Explore the material —
(1) Please translate this sentence from the certification text into Spanish: "The information contained in the Report fairly presents, in all material respects, the financial condition and results of operations of the Company as of the dates and for the periods expressed in the Report."
(2) In the certification text, what title is given for Mark R. Belgya?
(3) Write what comes next in the certification text, picking up after its final sentence.

Text provided —

# # # # #

Date: September 8, 2006
         
     
  /s/ Mark R. Belgya    
  Name:   Mark R. Belgya   
  Title:   Chief Financial Officer   
 

 

EX-32 6 l22182aexv32.htm EX-32 EX-32
 

Exhibit 32
CERTIFICATION PURSUANT TO 18 U.S.C. SECTION 1350, AS ADOPTED
PURSUANT TO SECTION 906 OF THE SARBANES-OXLEY ACT OF 2002
     In connection with the Quarterly Report on Form 10-Q of The J. M. Smucker Company (the “Company”) for the quarter ended July 31, 2006, as filed with the Securities and Exchange Commission on the date hereof (the “Report”), each of the undersigned officers of the Company certifies, pursuant to 18 U.S.C. Section 1350, as adopted pursuant to Section 906 of the Sarbanes-Oxley Act of 2002, that, to such officer’s knowledge:
  (1)   The Report fully complies with the requirements of Section 13(a) or 15(d) of the Securities Exchange Act of 1934; and
 
  (2)   The information contained in the Report fairly presents, in all material respects, the financial condition and results of operations of the Company as of the dates and for the periods expressed in the Report.

# # # # #

Stored items —
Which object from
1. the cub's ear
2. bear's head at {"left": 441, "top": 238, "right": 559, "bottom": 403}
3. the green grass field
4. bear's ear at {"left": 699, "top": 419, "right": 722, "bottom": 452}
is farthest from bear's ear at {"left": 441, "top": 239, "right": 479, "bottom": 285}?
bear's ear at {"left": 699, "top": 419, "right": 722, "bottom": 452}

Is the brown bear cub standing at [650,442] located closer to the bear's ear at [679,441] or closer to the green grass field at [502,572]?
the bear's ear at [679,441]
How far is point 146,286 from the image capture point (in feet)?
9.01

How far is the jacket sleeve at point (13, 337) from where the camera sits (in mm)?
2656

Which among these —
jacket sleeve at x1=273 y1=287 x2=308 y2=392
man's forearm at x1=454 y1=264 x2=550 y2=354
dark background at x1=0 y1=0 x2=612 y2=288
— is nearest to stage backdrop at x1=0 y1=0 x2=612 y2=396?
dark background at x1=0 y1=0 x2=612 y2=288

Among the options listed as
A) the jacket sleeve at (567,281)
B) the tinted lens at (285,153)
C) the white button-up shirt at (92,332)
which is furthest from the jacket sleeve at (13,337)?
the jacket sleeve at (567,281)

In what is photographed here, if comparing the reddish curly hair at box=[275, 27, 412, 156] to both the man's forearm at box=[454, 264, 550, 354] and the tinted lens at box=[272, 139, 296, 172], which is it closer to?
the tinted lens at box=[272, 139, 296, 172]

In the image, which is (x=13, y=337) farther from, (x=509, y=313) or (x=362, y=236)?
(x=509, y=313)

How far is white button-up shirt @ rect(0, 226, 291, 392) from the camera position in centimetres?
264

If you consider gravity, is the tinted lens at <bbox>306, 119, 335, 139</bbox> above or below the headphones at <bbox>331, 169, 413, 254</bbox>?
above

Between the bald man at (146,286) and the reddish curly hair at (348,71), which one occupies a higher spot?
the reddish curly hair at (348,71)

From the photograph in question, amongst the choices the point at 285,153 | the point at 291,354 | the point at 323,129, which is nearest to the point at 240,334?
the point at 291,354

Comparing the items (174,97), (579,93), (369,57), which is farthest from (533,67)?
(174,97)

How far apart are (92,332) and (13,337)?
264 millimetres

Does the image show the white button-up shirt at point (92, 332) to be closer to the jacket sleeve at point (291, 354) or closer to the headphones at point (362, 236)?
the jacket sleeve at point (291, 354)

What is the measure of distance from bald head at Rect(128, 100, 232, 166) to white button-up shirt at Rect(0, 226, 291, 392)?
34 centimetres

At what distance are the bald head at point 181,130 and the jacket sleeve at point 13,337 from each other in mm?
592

# # # # #

Results in order —
(1) La información contenida en el Informe presenta razonablemente, en todos los aspectos materiales, la situación financiera y los resultados de las operaciones de la Compañía a las fechas y por los períodos expresados en el Informe.

(2) Chief Financial Officer

(3)
         
     
  /s/ Timothy P. Smucker    
  Name:   Timothy P. Smucker   
  Title:   Co-Chief Executive Officer   
 
     
  /s/ Richard K. Smucker    
  Name:   Richard K. Smucker   
  Title:   Co-Chief Executive Officer   
 
     
  /s/ Mark R. Belgya    
  Name:   Mark R. Belgya   
  Title:   Chief Financial Officer   
 
Date: September 8, 2006
The foregoing certification is being furnished solely pursuant to 18 U.S.C. Section 1350 and is not being filed as part of the Report or as a separate disclosure document.